It wasn’t just fishing,
    it wasn’t really fishing at all.

    We went straight to the open lake   where we never fished because there was no shoal  or weed bed. My grandfather took his bearings on some landmarks then lowered the grapple type anchor twenty or thirty feet down while telling me to get in the middle of the boat and row in slow circles. 
  I didn’t make many circles before he  grunted and began hauling, eventually bringing aboard a rope tied to the handle of a. glass jug.    He shipped the anchor, left the jug to float on the surface, and then hauled some more, as I stared into the depths and   a   cage began to appear: a  wire cage like the ones he made for fish-traps, but this was  larger, and those  vague objects in it were not fish.   
     Amber colored bodies, human shaped, some without a few or any limbs, and some limbs without bodies,   hard and pale amber like old glycerine soap.

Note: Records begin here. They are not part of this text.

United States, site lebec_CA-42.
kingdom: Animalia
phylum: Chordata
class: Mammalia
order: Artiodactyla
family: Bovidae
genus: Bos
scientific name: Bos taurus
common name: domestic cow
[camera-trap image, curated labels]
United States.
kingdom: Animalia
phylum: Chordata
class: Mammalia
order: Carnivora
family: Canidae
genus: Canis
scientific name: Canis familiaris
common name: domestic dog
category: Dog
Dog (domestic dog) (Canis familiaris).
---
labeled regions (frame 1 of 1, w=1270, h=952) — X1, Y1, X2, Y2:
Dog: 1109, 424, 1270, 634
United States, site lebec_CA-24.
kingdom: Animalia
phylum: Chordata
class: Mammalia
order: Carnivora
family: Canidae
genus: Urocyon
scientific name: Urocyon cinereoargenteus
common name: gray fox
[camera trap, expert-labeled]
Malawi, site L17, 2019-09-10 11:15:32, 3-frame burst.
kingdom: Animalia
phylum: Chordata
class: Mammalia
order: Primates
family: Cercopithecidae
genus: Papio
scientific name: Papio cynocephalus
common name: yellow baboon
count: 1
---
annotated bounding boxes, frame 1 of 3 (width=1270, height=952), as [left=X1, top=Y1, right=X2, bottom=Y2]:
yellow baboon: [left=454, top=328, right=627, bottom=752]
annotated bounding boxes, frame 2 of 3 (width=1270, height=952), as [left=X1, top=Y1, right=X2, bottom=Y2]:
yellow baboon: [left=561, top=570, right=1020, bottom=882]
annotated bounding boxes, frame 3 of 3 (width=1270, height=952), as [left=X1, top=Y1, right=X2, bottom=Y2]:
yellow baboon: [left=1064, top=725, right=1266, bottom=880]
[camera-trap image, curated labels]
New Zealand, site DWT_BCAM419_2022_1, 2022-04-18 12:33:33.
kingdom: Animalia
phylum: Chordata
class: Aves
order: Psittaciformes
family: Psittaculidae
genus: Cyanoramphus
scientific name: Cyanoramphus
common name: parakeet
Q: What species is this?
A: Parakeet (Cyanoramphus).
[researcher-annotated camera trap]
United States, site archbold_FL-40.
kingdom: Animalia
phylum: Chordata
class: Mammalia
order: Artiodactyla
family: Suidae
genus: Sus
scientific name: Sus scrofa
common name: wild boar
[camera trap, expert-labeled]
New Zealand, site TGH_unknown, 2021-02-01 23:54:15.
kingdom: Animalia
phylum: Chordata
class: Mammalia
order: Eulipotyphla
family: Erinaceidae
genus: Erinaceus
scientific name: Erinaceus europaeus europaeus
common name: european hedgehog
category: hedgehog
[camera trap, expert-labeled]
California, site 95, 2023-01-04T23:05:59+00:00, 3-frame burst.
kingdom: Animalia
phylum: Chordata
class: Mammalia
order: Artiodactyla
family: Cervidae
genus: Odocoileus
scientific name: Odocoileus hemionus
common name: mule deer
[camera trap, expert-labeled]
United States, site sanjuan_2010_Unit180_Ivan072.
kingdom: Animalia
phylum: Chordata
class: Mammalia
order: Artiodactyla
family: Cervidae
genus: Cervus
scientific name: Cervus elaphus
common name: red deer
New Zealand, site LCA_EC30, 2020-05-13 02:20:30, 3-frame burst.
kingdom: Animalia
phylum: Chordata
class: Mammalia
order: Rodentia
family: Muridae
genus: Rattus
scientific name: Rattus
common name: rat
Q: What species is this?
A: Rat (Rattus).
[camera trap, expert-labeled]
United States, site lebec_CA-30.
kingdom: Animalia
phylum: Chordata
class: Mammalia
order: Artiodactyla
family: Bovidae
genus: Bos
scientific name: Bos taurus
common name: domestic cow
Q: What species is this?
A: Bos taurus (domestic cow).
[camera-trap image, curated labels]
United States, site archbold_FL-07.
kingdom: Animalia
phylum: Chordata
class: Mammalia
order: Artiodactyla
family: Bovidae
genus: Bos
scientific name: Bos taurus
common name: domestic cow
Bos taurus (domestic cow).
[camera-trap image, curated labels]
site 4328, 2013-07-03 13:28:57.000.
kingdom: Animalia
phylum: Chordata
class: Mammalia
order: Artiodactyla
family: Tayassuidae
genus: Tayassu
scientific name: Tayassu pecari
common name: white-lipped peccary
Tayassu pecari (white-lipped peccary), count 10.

They were small as children or dwarf peoples, and nothing remained of hair or clothing,  victims maybe of a battle on the ice, or they might have been  systematic deep lake burials by a vanished culture that knew of the cold, whirling currents with the power to transubstantiate flesh into essential soap - currents grandfather discovered when he snagged his first gyring  while  trolling where few or none had bothered to fish before.  He had accumulated half a dozen complete bodies over the years, plus the occasional arm or leg, and a recognizable dog.
   I was fascinated, and  no more frightened or repelled than by any fossil.
   So now that I had witnessed his dubious treasure, Grandfather   opened the cage door and freed the Soap People, telling me, “Now Davey, say nothing to anyone about this.”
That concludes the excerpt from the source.